Il razzismo avversivo esteriorizza due tendenze particolarmente diffuse nella razza bianca al giorno d’oggi. La prima è legata alla sopravvivenza di svariati pregiudizi nei confronti di molteplici gruppi etnici minoritari. Pregiudizi che possono essere stati trasmessi in forma impercepibile e spesso involontaria da istituzioni e personaggi influenti.
La seconda tendenza consisterebbe nell’attuale convinzione dei bianchi di non essere razzisti, in quanto “avrebbero compreso e si sono evoluti”. In altre parole, i bianchi tendono ad avere pregiudizi inconsci.
Tuttavia, in questo caso non fanno riferimento ad alcun tipo di superiorità genetica o di odio esplicito, ma piuttosto di una superiorità legata ad altre dimensioni come quella culturale o etica. Di fatto, generalmente il razzista avversivo rivendica con fervore l’uguaglianza tra razze e la giustizia.
Come si manifesta il razzismo avversivo nella società?
Il problema è che la persona che sviluppa tale atteggiamento non ne è consapevole. Soprattutto perché il razzismo avversivo si manifesta esclusivamente in quelle situazioni in cui si interagisce con membri di altre etnie o gruppi.
Il contatto interrazziale è causa di disagio in queste persone. Per esempio, per un razzista avversivo dalla pelle bianca incrociare un extracomunitario per strada di notte provoca una sensazione diversa rispetto a incrociare un altro individuo bianco.

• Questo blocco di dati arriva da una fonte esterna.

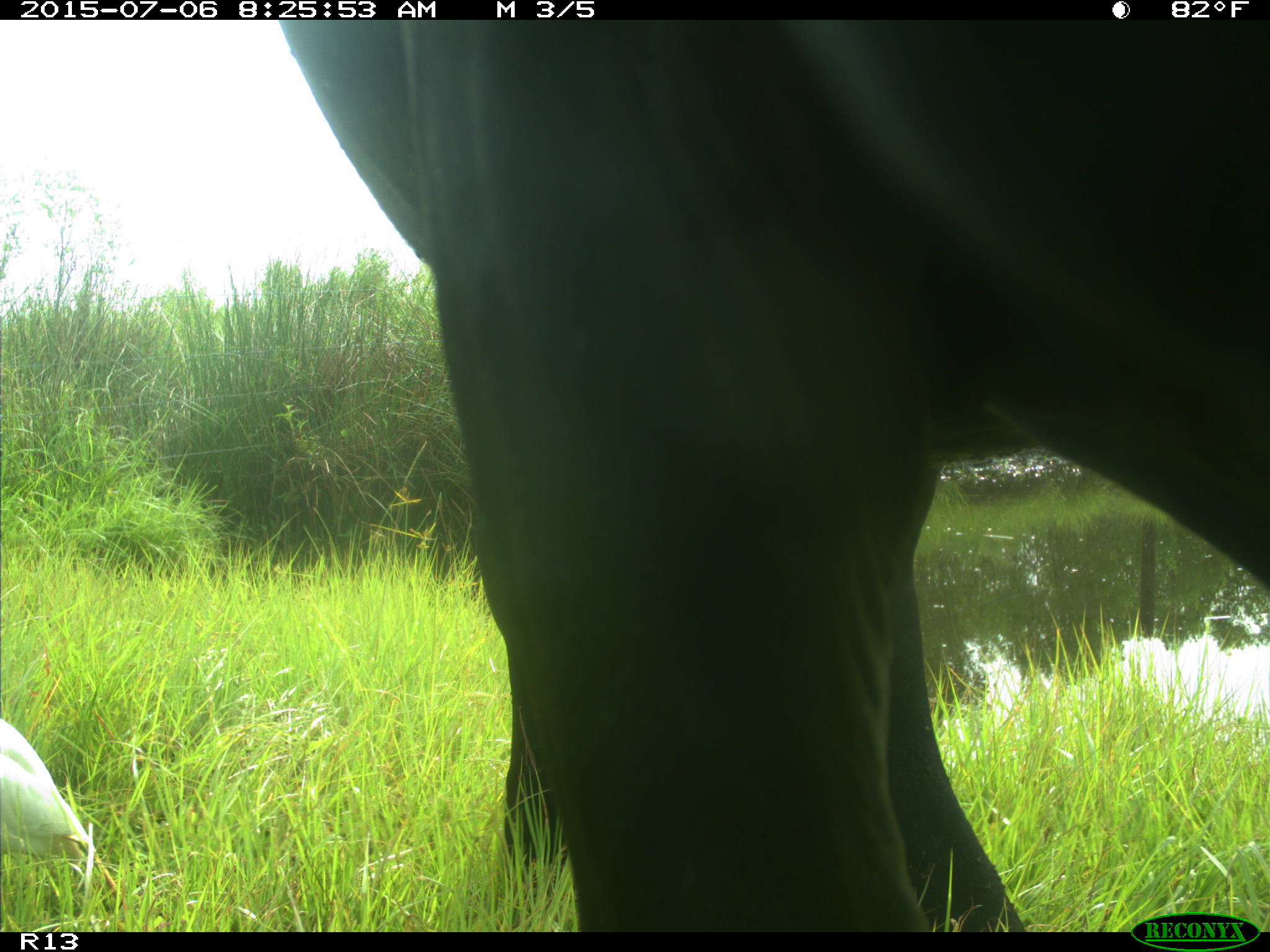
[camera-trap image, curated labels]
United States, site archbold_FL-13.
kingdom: Animalia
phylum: Chordata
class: Mammalia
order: Artiodactyla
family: Bovidae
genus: Bos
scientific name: Bos taurus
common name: domestic cow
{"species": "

Ciò che accade è che tale disagio non è solamente causato dai pregiudizi negativi instillati nella persona, ma anche dal suo bisogno di mostrarsi come “non razzista”.
Pertanto, l’interazione con persone di altre razze, in questi casi, tende a essere piuttosto prudente, a volte tendendo all’esagerazione. E ciò, in fin dei conti, è di per sé una forma di discriminazione. La razza, la religione o la nazionalità prendono ancora il sopravvento sulla personalità individuale.
Di fatto, non nasciamo razzisti, ma impariamo a esserlo. I bambini, imparano fin dalla più tenera età a distinguere le persone che non appartengono alla loro cerchia. Tutto il resto si sviluppa come risultato di questa prima separazione.
Per tale ragione, è fondamentale lavorare sin dai primi anni sulle tematiche della diversità e dell’inclusione. Se un individuo nasce, cresce e forgia la sua personalità in un ambiente che normalizza e accoglie ogni tipo di famiglia, razza o religione, difficilmente si svilupperanno pregiudizi razzisti.